Your objective = Below are lines of data; restate word for word those running from the line containing "1900 ws man" to the line containing "黒い木製の背景、トップビューで生スパゲッティ", inclusive, and no others.

The data =

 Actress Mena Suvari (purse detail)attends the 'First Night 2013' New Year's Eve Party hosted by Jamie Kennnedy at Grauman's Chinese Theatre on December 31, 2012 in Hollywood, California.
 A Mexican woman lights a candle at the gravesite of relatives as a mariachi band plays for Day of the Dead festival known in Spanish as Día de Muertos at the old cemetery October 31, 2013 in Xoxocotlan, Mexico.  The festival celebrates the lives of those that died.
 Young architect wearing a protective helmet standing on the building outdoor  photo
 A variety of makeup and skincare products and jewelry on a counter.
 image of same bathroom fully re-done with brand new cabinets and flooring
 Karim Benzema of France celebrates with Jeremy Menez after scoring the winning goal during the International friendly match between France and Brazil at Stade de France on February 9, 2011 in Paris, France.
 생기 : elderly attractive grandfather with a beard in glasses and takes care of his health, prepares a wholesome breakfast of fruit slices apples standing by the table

---

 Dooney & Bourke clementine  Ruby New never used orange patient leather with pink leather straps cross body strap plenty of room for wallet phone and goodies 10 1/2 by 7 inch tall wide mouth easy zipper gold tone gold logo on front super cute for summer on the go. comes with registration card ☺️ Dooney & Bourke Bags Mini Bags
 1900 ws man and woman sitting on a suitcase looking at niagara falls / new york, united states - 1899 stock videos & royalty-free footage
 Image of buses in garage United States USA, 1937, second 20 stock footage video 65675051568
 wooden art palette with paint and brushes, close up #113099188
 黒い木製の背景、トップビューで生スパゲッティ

Solution to the exercise =
 1900 ws man and woman sitting on a suitcase looking at niagara falls / new york, united states - 1899 stock videos & royalty-free footage
 Image of buses in garage United States USA, 1937, second 20 stock footage video 65675051568
 wooden art palette with paint and brushes, close up #113099188
 黒い木製の背景、トップビューで生スパゲッティ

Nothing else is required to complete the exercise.